Your answer must be the line holding "common name: black-tailed deer" followed by every later line through the end of the entries, exactly as written.

══════

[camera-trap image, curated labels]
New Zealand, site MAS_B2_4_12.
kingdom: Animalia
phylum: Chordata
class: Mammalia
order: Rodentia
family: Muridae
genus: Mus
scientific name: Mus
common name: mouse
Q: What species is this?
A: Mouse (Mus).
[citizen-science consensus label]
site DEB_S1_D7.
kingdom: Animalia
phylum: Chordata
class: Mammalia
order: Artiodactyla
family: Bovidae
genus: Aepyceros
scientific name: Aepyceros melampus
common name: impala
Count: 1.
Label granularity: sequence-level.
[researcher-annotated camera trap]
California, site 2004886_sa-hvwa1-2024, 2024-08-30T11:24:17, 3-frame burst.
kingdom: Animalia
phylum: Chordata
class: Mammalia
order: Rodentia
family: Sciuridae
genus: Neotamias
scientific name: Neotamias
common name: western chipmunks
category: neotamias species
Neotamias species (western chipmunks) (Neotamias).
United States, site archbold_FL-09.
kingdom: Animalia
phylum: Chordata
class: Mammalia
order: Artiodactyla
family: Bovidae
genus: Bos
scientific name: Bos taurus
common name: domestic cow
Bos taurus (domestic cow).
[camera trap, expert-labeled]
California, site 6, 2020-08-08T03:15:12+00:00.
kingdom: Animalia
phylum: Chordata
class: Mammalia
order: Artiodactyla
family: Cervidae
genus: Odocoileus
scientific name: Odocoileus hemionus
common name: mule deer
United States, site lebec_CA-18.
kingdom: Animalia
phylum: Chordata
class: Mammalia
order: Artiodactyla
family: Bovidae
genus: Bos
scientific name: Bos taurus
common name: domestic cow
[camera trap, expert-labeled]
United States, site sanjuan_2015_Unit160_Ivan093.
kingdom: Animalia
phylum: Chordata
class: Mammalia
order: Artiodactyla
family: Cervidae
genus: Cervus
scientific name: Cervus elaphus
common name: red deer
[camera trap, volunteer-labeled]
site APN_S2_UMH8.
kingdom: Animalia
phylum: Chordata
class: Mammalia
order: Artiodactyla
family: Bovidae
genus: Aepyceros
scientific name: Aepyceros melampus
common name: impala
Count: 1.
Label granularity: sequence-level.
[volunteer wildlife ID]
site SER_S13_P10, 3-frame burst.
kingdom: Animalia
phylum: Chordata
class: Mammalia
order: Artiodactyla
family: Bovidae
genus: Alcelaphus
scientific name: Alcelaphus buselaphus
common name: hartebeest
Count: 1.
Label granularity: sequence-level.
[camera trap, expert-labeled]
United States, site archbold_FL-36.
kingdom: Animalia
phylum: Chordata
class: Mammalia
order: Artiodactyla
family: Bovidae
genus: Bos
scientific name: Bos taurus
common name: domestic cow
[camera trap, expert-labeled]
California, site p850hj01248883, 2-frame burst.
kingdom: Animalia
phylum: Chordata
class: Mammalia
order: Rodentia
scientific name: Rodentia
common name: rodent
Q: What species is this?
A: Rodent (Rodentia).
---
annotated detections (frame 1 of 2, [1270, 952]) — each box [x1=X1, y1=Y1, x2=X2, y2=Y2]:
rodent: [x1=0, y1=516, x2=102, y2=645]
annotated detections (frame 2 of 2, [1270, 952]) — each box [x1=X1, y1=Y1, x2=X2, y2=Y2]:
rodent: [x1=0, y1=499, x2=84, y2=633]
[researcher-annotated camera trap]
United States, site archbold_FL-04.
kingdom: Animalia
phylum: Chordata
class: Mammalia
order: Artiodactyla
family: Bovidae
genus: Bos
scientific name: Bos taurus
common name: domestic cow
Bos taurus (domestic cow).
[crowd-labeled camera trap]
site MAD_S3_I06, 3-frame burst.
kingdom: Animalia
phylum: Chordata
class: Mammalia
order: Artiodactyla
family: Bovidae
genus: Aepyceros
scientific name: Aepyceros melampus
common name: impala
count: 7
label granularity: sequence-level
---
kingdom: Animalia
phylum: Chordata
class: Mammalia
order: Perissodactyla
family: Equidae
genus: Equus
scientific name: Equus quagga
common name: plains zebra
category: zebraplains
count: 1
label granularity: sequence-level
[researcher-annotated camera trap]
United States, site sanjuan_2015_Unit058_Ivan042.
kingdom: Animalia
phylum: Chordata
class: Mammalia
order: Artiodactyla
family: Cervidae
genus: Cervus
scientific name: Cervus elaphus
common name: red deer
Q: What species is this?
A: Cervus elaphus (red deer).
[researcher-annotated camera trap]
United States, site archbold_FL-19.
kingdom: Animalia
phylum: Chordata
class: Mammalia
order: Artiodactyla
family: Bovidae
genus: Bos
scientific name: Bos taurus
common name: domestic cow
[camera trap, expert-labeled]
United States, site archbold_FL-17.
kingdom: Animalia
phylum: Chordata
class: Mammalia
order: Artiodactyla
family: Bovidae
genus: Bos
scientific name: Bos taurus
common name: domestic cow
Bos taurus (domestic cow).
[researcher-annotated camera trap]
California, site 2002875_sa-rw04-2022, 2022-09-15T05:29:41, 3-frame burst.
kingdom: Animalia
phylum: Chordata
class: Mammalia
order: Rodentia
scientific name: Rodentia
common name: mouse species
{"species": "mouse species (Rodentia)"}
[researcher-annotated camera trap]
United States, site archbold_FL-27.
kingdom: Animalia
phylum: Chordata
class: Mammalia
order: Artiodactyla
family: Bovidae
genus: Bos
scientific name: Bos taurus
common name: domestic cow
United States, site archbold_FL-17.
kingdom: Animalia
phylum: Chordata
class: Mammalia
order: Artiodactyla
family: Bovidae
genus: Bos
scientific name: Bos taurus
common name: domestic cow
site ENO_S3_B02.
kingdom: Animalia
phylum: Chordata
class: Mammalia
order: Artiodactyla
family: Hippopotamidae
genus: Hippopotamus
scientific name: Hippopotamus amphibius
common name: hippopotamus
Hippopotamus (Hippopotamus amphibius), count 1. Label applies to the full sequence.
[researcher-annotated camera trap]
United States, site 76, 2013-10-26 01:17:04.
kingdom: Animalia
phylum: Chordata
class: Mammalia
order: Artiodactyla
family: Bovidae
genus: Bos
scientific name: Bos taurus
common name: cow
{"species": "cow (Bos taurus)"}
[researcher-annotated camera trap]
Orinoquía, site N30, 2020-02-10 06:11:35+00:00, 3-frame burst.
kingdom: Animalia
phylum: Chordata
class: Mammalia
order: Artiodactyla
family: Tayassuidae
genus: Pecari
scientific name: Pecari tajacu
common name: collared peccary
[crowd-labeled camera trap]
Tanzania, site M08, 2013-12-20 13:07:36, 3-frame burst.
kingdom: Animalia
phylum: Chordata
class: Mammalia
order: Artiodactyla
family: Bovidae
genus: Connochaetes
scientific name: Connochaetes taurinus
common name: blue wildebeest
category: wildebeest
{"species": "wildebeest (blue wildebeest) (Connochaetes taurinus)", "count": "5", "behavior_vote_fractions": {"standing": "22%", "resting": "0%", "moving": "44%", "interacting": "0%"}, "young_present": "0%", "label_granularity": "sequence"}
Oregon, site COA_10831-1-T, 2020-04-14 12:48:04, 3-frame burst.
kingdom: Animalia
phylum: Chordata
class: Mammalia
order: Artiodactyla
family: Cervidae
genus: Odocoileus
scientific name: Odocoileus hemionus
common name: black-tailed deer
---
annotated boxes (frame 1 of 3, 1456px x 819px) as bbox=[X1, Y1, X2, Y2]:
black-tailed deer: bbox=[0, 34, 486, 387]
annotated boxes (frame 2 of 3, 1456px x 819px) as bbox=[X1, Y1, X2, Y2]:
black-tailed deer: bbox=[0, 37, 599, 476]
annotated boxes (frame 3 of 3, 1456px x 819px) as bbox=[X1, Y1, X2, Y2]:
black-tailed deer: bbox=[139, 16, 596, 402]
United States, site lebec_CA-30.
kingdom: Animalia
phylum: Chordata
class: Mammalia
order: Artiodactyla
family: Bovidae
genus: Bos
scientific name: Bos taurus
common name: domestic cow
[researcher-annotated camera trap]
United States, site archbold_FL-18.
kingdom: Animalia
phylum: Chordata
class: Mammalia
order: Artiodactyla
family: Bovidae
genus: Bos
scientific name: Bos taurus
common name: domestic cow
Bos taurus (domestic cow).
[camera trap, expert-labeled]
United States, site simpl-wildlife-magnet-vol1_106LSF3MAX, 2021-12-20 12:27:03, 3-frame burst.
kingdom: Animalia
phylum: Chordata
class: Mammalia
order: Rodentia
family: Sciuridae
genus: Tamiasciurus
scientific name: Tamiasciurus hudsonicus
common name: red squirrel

══════

§ Response to this exercise
common name: black-tailed deer
---
annotated boxes (frame 1 of 3, 1456px x 819px) as bbox=[X1, Y1, X2, Y2]:
black-tailed deer: bbox=[0, 34, 486, 387]
annotated boxes (frame 2 of 3, 1456px x 819px) as bbox=[X1, Y1, X2, Y2]:
black-tailed deer: bbox=[0, 37, 599, 476]
annotated boxes (frame 3 of 3, 1456px x 819px) as bbox=[X1, Y1, X2, Y2]:
black-tailed deer: bbox=[139, 16, 596, 402]
United States, site lebec_CA-30.
kingdom: Animalia
phylum: Chordata
class: Mammalia
order: Artiodactyla
family: Bovidae
genus: Bos
scientific name: Bos taurus
common name: domestic cow
[researcher-annotated camera trap]
United States, site archbold_FL-18.
kingdom: Animalia
phylum: Chordata
class: Mammalia
order: Artiodactyla
family: Bovidae
genus: Bos
scientific name: Bos taurus
common name: domestic cow
Bos taurus (domestic cow).
[camera trap, expert-labeled]
United States, site simpl-wildlife-magnet-vol1_106LSF3MAX, 2021-12-20 12:27:03, 3-frame burst.
kingdom: Animalia
phylum: Chordata
class: Mammalia
order: Rodentia
family: Sciuridae
genus: Tamiasciurus
scientific name: Tamiasciurus hudsonicus
common name: red squirrel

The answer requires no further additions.